■ **TASK REQUIREMENTS**
1. In the article on inclusive education in Uganda, which organization held the stakeholder engagement meeting?
2. Continue the article on inclusive education in Uganda from its last sentence.

Start of DOCUMENT SECTION

Experts have called on government to promote inclusive education in the education sector.
Dr. Patrick Ojok, a senior lecturer and disability inclusion consultant at Makerere University noted that government should shift from the 18th century mindset of not regarding People With Disabilities rights holders and work towards inclusive education.
“We must shift from the days when Inclusive education was a missionary and individual affair and ensure it’s spread at all levels and we must reflect whether it’s the one we have now including training teachers, support personnel, inclusive accommodation among others,” he said.
Peace Sserunkuma, a KCCA Lord Councilor for people with disabilities said that inclusive education is everyone’s effort which should start at family levels.
“I hope all stakeholders can push for a life where all disabled can go to school and learn with other students in spite of the existing challenges,” she said.
The call was made at a stakeholder engagement meeting organised by the Chevening Alumni Association of Uganda (CAAU) that unites Ugandan students who have studied in the UK under the Chevening scholarship program.
This was organized under the theme; Inclusive education for persons with disabilities in Uganda: Policies, practice and possibilities.
Speaking at the event, H.E kate Airey, the British High Commissioner to Uganda who also doubles as the Chevening Alumni Patron said that her government is committed to continue supporting the development of inclusive education with emphasis on girl’s education and supporting all other vulnerable groups.
“Issues related to equality, diversity and inclusion are extremely important to us and I am glad that after today’s conference, we intend to walk away with practical actions to support inclusive education in Uganda,” she said.
Adding, “As you may be aware inclusive education remains a key priority for the UK Government in spite of the COVID-19 pandemic that had an adverse effect on learning for children across the country with one of the longest lockdown globally.”
Ketty Lamaro, the Ministry of Education Permanent Secretary (PS) assured participants that government is committed to promoting inclusive education under the 2030 Sustainable Development Agenda which is to ensure inclusive and quality education for all and promote lifelong learning.

End of DOCUMENT SECTION
Start of DATA FOR ANALYSIS

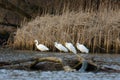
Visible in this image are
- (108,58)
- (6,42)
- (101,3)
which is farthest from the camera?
(101,3)

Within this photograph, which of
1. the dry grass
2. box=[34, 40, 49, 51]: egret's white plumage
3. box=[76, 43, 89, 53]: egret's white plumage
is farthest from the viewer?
box=[34, 40, 49, 51]: egret's white plumage

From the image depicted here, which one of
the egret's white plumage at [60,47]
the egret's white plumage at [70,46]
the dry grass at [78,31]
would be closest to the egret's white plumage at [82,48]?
the egret's white plumage at [70,46]

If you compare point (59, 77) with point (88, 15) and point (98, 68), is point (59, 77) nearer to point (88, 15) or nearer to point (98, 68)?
point (98, 68)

End of DATA FOR ANALYSIS

■ **LIST OF ANSWERS**
1. The Chevening Alumni Association of Uganda (CAAU).

2.
Lamaro noted that as a ministry they instituted a full department which she said is dedicated to coordinating and supporting the provision of services to learners with special needs and as well as promoting inclusive education.
Adding, “We are committed to seeing that learners with special needs access quality education services equitably. To ensure this, Uganda is a signatory to the international commitments that provide for learners with special needs.”
Lamaro thanked the UK government for the support it has rendered to the education sector in Uganda.
“I am aware that inclusive education is close to the heart of the UK Government because through their Connecting Classrooms Program, 3,776 teachers and 1,927 Headteachers have been trained in embedding the 21st century core skills in teaching,” she said.
Participants also signed and committed to 10 key action points that will see promotion and realization of inclusive education in Uganda.
Approximately 2.5 million children in Uganda live with some form of disability, hindering their access to education, health, employment and from realizing their full potential.
A Census Report by (UBOS 2016) indicates that 12.4% of the Ugandan population aged two years and above live with some form of disability. This implies that approximately 4.5 million Ugandans are persons with disability, hence a development concern.
The disability prevalence rate is higher at 14 % for Ugandans aged five years and above.
Speaking at the event, Hellen Nakawesa an Alumni of Chevening, said the statistics above are part of the reasons of the conference to see how inclusive education for Ugandan youth can be promoted.